FRANCO-QUEB-QUEER
Colloque international Télévision queer : Représentations, sensibilités, formes et fandom | Mai 2019 |
Par sa diversité d’invité.es locaux.ales et internationaux.ales, et notamment par les interventions d’Alice Bédard¹, de Tara Chanady² et de Stéfany Boisvert³ sur des corpus québécois, le colloque Télévision Queer m’a permis de mieux comprendre que les milieux francophones québécois semblent peu investir les corpus francoqueb à partir d’une posture queer.
Il me semble important de se questionner sur l’importance de créer des réflexions, voire des traductions des théories queer dans les milieux francoqueb. Loin de vouloir exiger un « En françââ ! » simpliste à la PKP⁴ , une traduction en francoqueb du terme et concept « queer » pourrait permettre de réfléchir les questions et postures « queer » en cohérence avec les contextes francophones québécois.

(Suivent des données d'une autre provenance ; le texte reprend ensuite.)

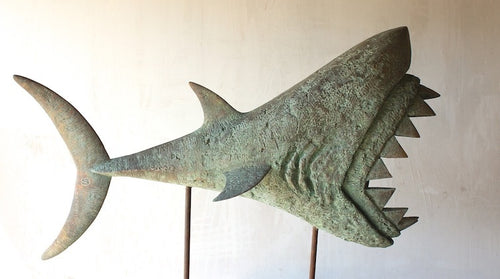 Art Gallery - Apex Shark - Bronze (FH)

Dans l’ouvrage « “Queer“, “transpédégouine“, “torduEs“, entre adaptation et réappropriation, les dynamiques de traduction au cœur des créations langagières de l’activisme féministe queer », Marie-Émilie Lorenzi relève les enjeux associés à la traduction ou la non-traduction du terme « queer » dans un contexte français :
De toute évidence, le terme « queer » ne résonne pas de la même façon en version originale – le contexte anglo-saxon d’émergence – qu’en version française, contexte linguistique dans lequel s’inscrit cette analyse. Avec l’émergence au milieu des années 1990 en France des problématiques queer s’est imposée pour les militant.e.s la question de la traduction du terme. D’un côté, fallait-il le maintenir tel quel, sans y apporter de traduction, au risque d’entretenir un flou sémantique et de perdre la charge politique et radicale attachée à ce terme ? En effet, l’absence de traduction ne revient-elle pas à balayer d’un revers de la main le parcours tumultueux de ce mot, de sa charge insultante et dépréciative originelle, ensuite fruit d’une réappropriation dans un geste de fierté ? Une fois la chaîne d’historicité de la puissance d’agir queer effacée (Butler 2009 : 231), cette importation ne fait plus écho à la dimension performative du langage – « le pouvoir des mots » pour citer Butler (2004) –, en résulte une fatale dilution du contenu politique radical qui lui était attaché initialement⁵.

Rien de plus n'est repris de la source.